**Yönergeler**
a – Aşağıdaki üç ifadenin bisiklet gezisi yazısıyla örtüşüp örtüşmediğini belirtin: (i) Lastikler benzinlikte şişirildi. (ii) Kabatepe yolu o gün tur otobüsleriyle kalabalıktı. (iii) Anlatıcılar bir yıldır Çanakkale'de yaşıyor. Her biri için evet ya da hayır yazın ve karara esas olan sözleri yazıdan aynen aktarın.
b – Bisiklet gezisi yazısında "Feribot hareket ederken" sözlerinden "olduğumuz bir gün..." sözlerine kadar her şeyi yeniden yazın. Bunu yaparken "Feribot" yerine "Vapur" koyun.

İlk olarak evde çıkar çıkmaz lastiklerimizi şişiriyoruz benzinlikte. Şişiriyoruz dediğime bakmayın bu işi ben yapıyorum...
Nar gibi simitlerimizi aldıktan sonra geliyoruz, Golf çay bahçesine. Çayları beklerken makine ile oynuyorum biraz, odaklama...vs
Gün boyu yükümüzü çekecek bisikletlerimiz de bi kenarda bizleri bekliyor.
Kordon yine her zamanki güzelliğinde...
Feribot hareket ederken yakışıklı pozlarımdan birini daha veriyorum Tuğba'ya, bu bakış 3 numaraydı sanırım...
Bu da Çanakkale ve çevresinde aranan suçlu, kellesini getirene 250 $ veriyorlar...
Eceabata yaklaşıyoruz, hava en az deniz kadar güzel, bisikletlerimizin keyfini çıkarmak için her türlü imkana sahip olduğumuz bir gün...
Kabatepe yolu turizm sezonunun kapanmasının ardından o kadar sessiz ve dinlendirici ki, etrafta sadece lastiklerimizin sesi duyuluyor. Normal sezonda tur otobüslerinin ve araçlarının sıklıkla geçtiği bu yolun güzelliğinin farkına ilk defa varıyoruz.
Kabatepe'den Arıburnun'a inerken sağa doğru 57.Alay yoluna dönüyoruz, Çanakkale'de 1 yıldan beri yaşamamız sebebiyle daha önce hiç gitmediğimiz bir yol buras, nerde ne var bilmediğimizden her geçtiğimiz yer bizim için yeniliklerle dolu oluyor...

**Kayıtlı Veriler**
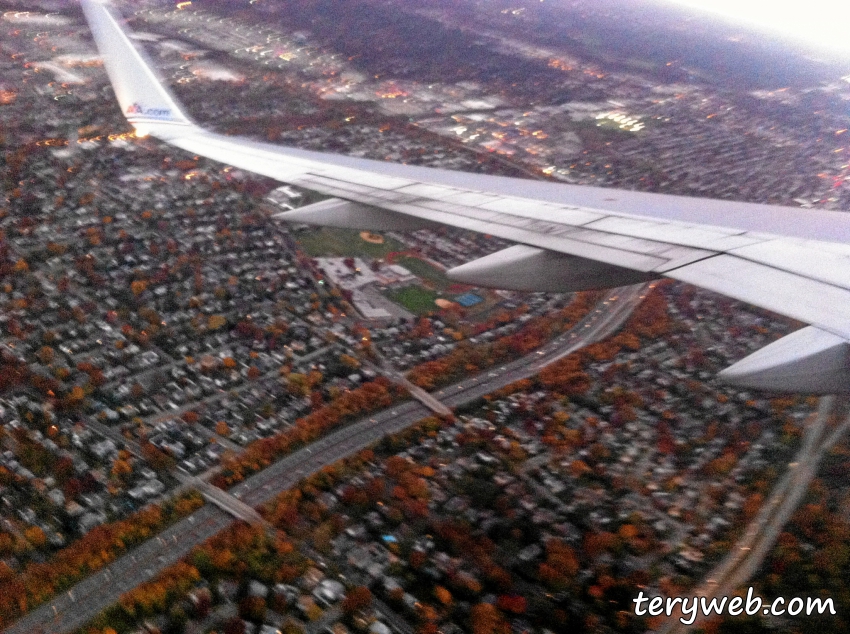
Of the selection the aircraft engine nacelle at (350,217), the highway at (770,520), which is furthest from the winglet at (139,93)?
the highway at (770,520)

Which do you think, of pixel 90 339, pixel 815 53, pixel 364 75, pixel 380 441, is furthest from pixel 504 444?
pixel 815 53

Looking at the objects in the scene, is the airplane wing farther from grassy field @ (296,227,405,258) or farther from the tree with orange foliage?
grassy field @ (296,227,405,258)

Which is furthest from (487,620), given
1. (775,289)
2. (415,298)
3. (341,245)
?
(341,245)

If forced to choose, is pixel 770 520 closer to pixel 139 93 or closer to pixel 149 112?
pixel 149 112

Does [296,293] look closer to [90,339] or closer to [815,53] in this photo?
[90,339]

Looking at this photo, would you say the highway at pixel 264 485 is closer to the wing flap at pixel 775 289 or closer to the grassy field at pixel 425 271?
the grassy field at pixel 425 271
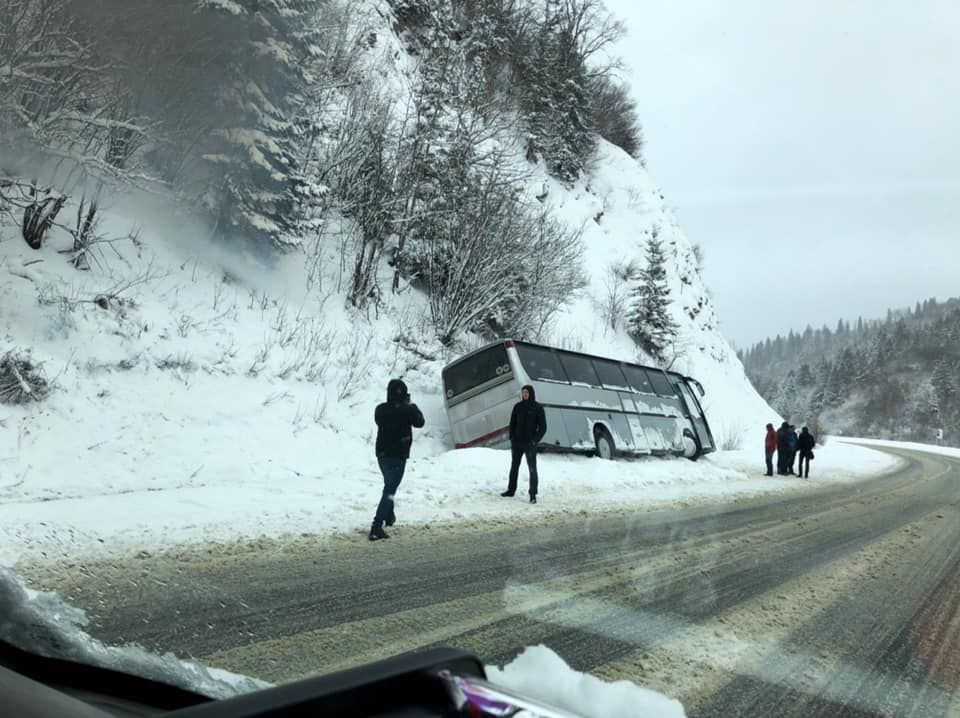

**Yazılı Yanıtlar**
a –
(i) Evet: "lastiklerimizi şişiriyoruz benzinlikte"
(ii) Hayır: "o kadar sessiz ve dinlendirici ki, etrafta sadece lastiklerimizin sesi duyuluyor"
(iii) Evet: "Çanakkale'de 1 yıldan beri yaşamamız"

b –
Vapur hareket ederken yakışıklı pozlarımdan birini daha veriyorum Tuğba'ya, bu bakış 3 numaraydı sanırım...
Bu da Çanakkale ve çevresinde aranan suçlu, kellesini getirene 250 $ veriyorlar...
Eceabata yaklaşıyoruz, hava en az deniz kadar güzel, bisikletlerimizin keyfini çıkarmak için her türlü imkana sahip olduğumuz bir gün...